Some have said that it’s impossible for plants to become cross contaminated from compost containing some remaining gluten protein because gluten does not become a part of the plant itself. Others still say they stay away just in case there is any chance of cross contamination. If you feel more comfortable using your own compost that you know if free of anything that could even possibly cross contaminate, then go with that.
A couple of other concerns worth noting
Using hay in your garden
A major concern to gluten free gardening that you probably haven’t even thought of is the connection of hay and gluten.
It’s possible to purchase straw or hay that’s from or mixed with wheat plants. Before buying some (to use around strawberries, for example), you may want to ask what type of plant it is made from.

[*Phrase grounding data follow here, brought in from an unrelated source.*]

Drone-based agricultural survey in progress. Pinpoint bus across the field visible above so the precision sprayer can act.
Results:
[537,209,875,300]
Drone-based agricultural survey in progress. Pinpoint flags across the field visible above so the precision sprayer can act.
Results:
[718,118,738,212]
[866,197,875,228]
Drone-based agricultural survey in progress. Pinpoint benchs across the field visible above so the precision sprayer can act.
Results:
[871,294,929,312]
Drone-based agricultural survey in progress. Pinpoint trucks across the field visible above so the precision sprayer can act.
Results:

We unfortunately know several people who have reacted to hay that was made from wheat due to inhaling the dust. It’s not to say that everyone will have the same reaction, but if you’re very sensitive, then this point is crucial for you.
Gardening for small spaces
Apartment dwellers fear not!
With a bit of creativity, you can get your gluten free gardening on! It’s super easy to grow greens and herbs in a sunny window.
Small pots can sit anywhere there is adequate sunlight in your home and window boxes can be filled with fragrant herbs that actually grow best in confined areas, such as mint*, chives, basil, rosemary, thyme, oregano and sage. *(As we said before, mint will take over a whole garden if it’s not planted separately).
Hanging plants placed near a sunny window to save space in a cramped city apartment. Try some of these other great ideas for gardening in small spaces. Just make sure to get good quality soil and water and feed your plants on a regular basis to keep them and the soil healthy.